If rain were the worst fate to befell thee, is lightning not far behind thee? Going to mass cankered his speech if not his soul, he began believing the Jesus myth all over again, even if his mother and father lived as though Christ had not lived. How could you know?
He railed occasionally when the subject came up, and she never again asked him to attend mass with her. He kept religion to himself and at twenty-six his only politics was Vietnam; but now, at seventy-three, perhaps more vocal than in his youth, even occasionally seeing in the evidence at hand what might be coming, he believed the Church would attempt to usurp the power of the State through the seemingly infinite riches of the forces of reaction and the unimpeachable decisions of their toady, the U.S. Supreme Court.
He loved her very much–how much, he would not say, even to himself. At twenty-six he saw ahead of him only what he had survived so far. That, and the miasma of music and poetry that might lead nowhere, but he had no intentions of giving up either . . . For what? It was not in his heart to sacrifice what he loved for anyone, and she held out for his work coming to something, enough at least for him to "persist in his folly," as Blake recommended "a fool" do if he were to "become wise."
She was going to apply for entry into medical school, sell her house to put herself through. She worked on the materials when she wasn’t at the hospital. Her father’s career was leading to her own, especially now, after her hysterectomy. One day Bobby made a crack about how she could become a call girl now that pregnancy was no possibility. She shot back, You want to pay me every time? adding, Don’t be a fucking boor, Bobby! He made a lame attempt to apologize. She left no doubt she was more than merely disappointed in him. He left.
He huddled in the bungalow. Rain fell. Maybe he should talk to a priest. Or see a shrink. He told Bonnington what had happened. The doctor said only Bobby knew why he thought such a remark would be received in the spirit he had intended, if he had, Bonnington added like a warning, then suggested Bobby might try reading Freud’s study of jokes and their relation to the unconscious. Such wit thee have no need of, Bobby reminded himself.

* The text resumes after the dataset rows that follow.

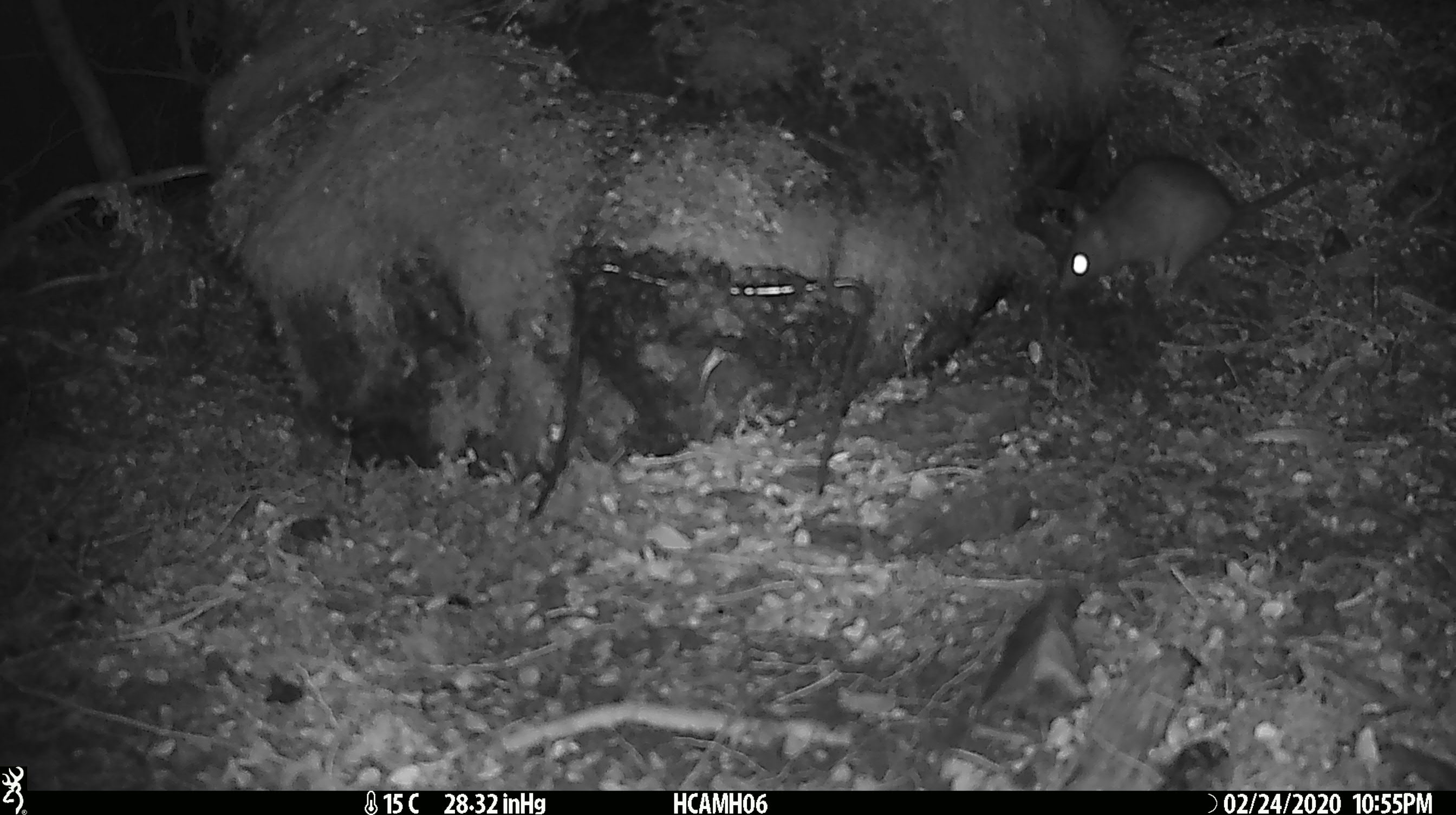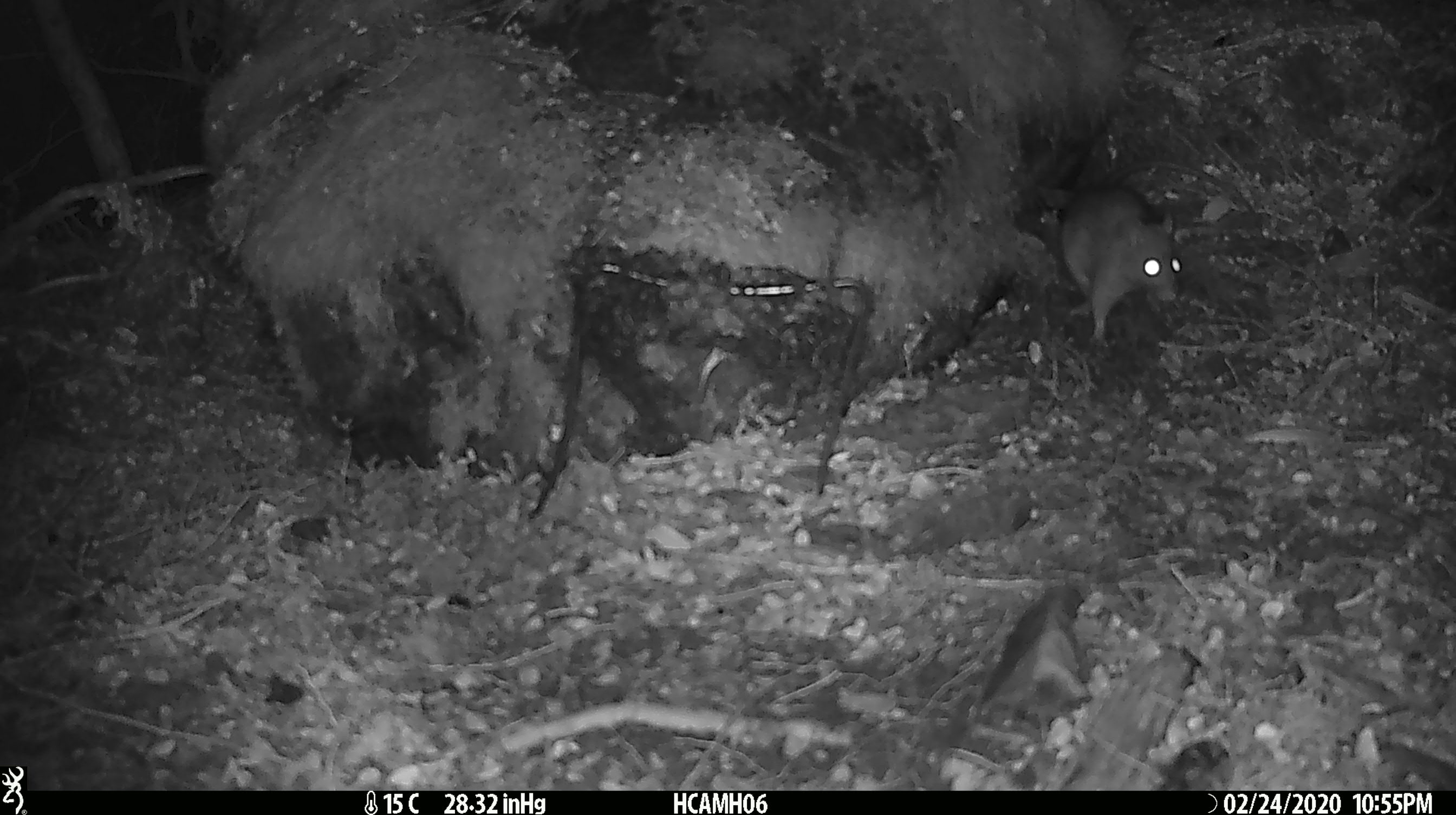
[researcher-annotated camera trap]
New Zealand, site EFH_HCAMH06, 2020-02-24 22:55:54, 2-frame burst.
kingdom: Animalia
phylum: Chordata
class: Mammalia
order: Rodentia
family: Muridae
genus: Rattus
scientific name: Rattus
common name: rat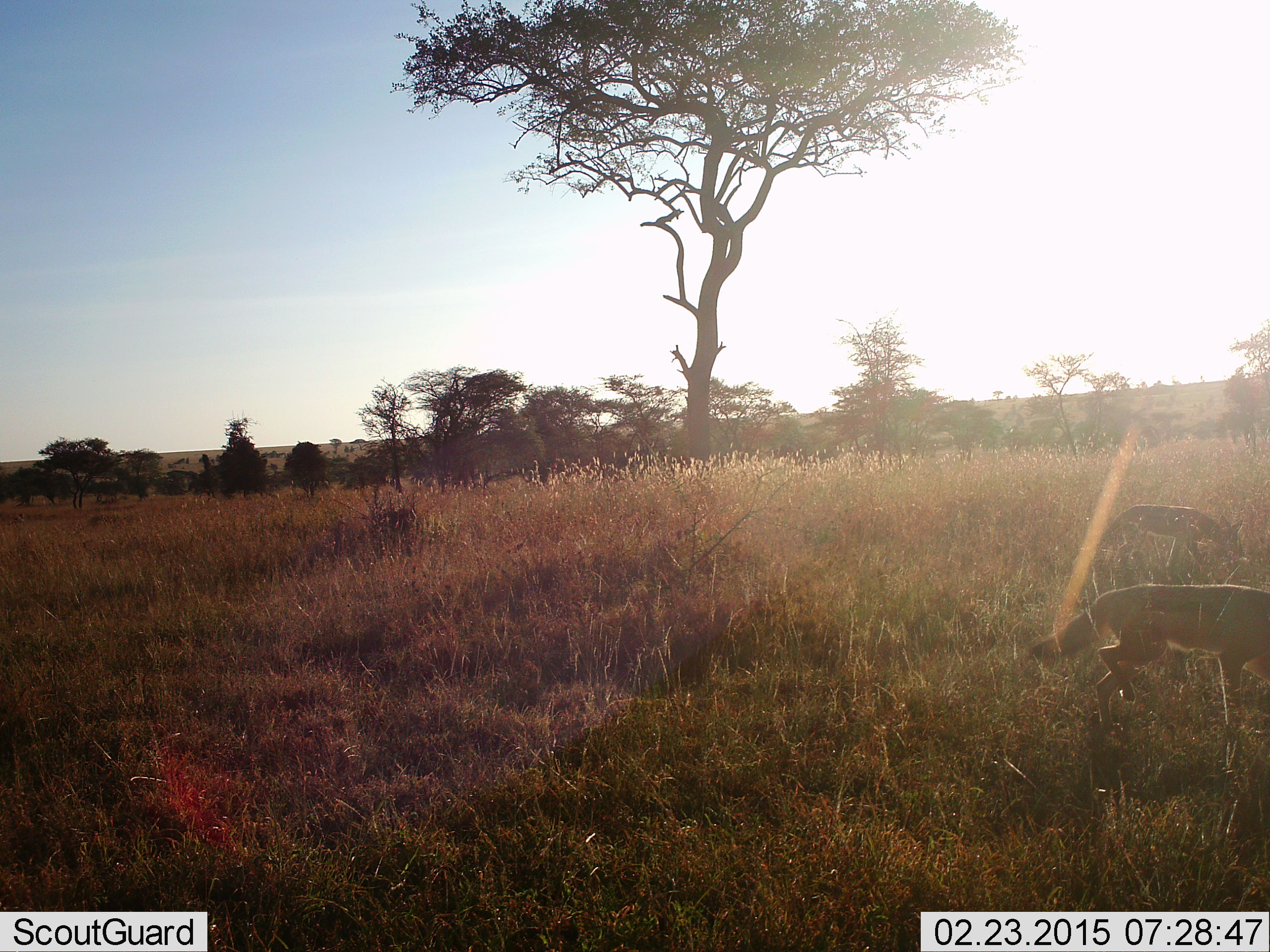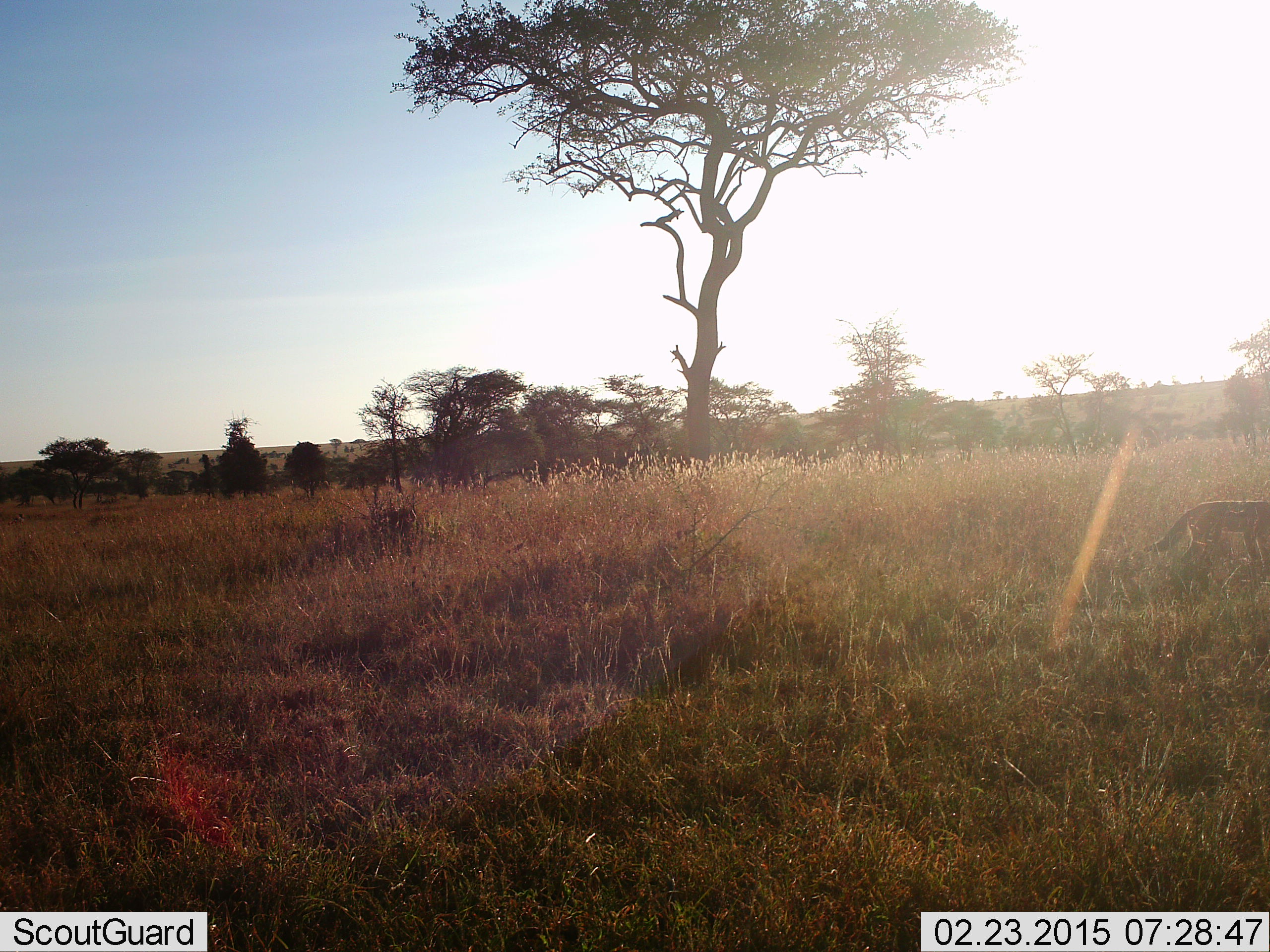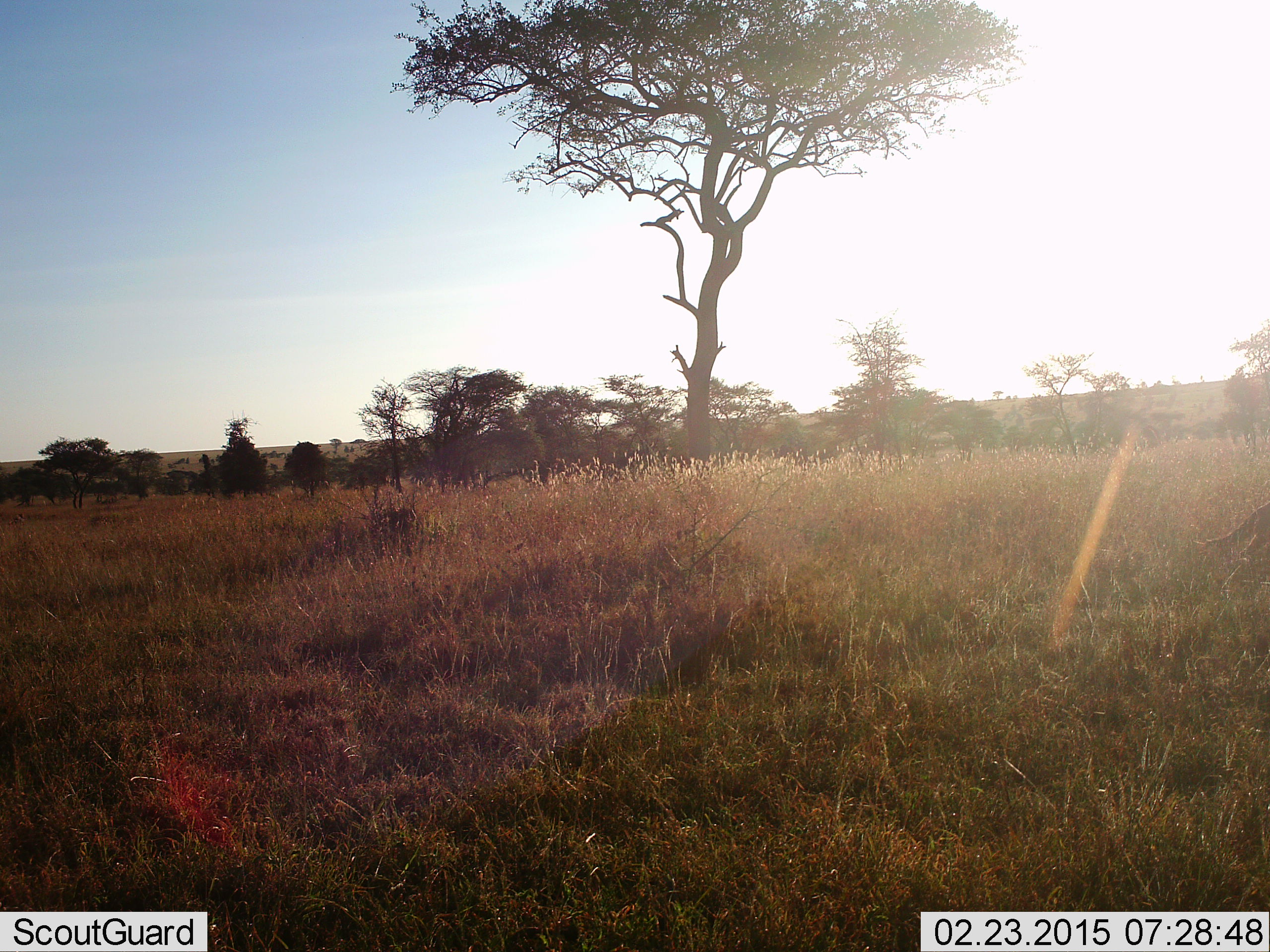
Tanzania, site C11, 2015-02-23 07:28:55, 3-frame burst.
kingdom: Animalia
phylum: Chordata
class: Mammalia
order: Carnivora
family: Canidae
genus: Lupulella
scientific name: Lupulella mesomelas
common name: black-backed jackal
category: jackal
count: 2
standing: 0%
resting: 0%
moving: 100%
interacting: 0%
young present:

It was still raining when he made the street and started to enter the first coffee shop he came to. He saw Jacqui through the window, with another man. He made it to an overhanging eave, sagging against a wall, waiting for the downpour to ease. He was already working in his head on a story about a fool who fucks up his future by running his mouth.
He kept to himself all afternoon, writing. He made it autobiographical, as always when he chose a fool for his subject. In this story there were two. The fearless one he wanted to be (A) and the one he feared he would become (B). They were each other’s best friend. B moved to Mexico after A was drafted and died on patrol. Though he was 4-F, B claimed to be weary of the rain. In Mexico the protagonist began to think in the biblical argot that Bobby called Jesus-eeze, what going to mass had done to his own soul. Clearly, the fool had become a madman only, babbling in ingles and learning the espanol exceedingly slowly.
When he reached a stopping place, Bobby read through the Fool’s lines in King Lear. He put off adding any more to his own tale. Lear was someone he never understood. Maybe he’d marry Cathleen someday and have a daughter like Cordelia. But that required more suspension of disbelief than he was capable of . . . Still, they might have sons and only the one devoted to silence would love his father.
He slept and woke when Melindra entered without knocking. He was happy to see her and did not think of Cathleen any longer. Melindra said Rose had called her and wanted Bobby to sing for her. Rose had fought with Dave after steadfastly refusing again to marry him . . . or anyone, as Rose always added. What Rose was doing or going to do she didn’t say. They drove to Dave’s house, it was empty, and Rose had not been in the Black and Tan.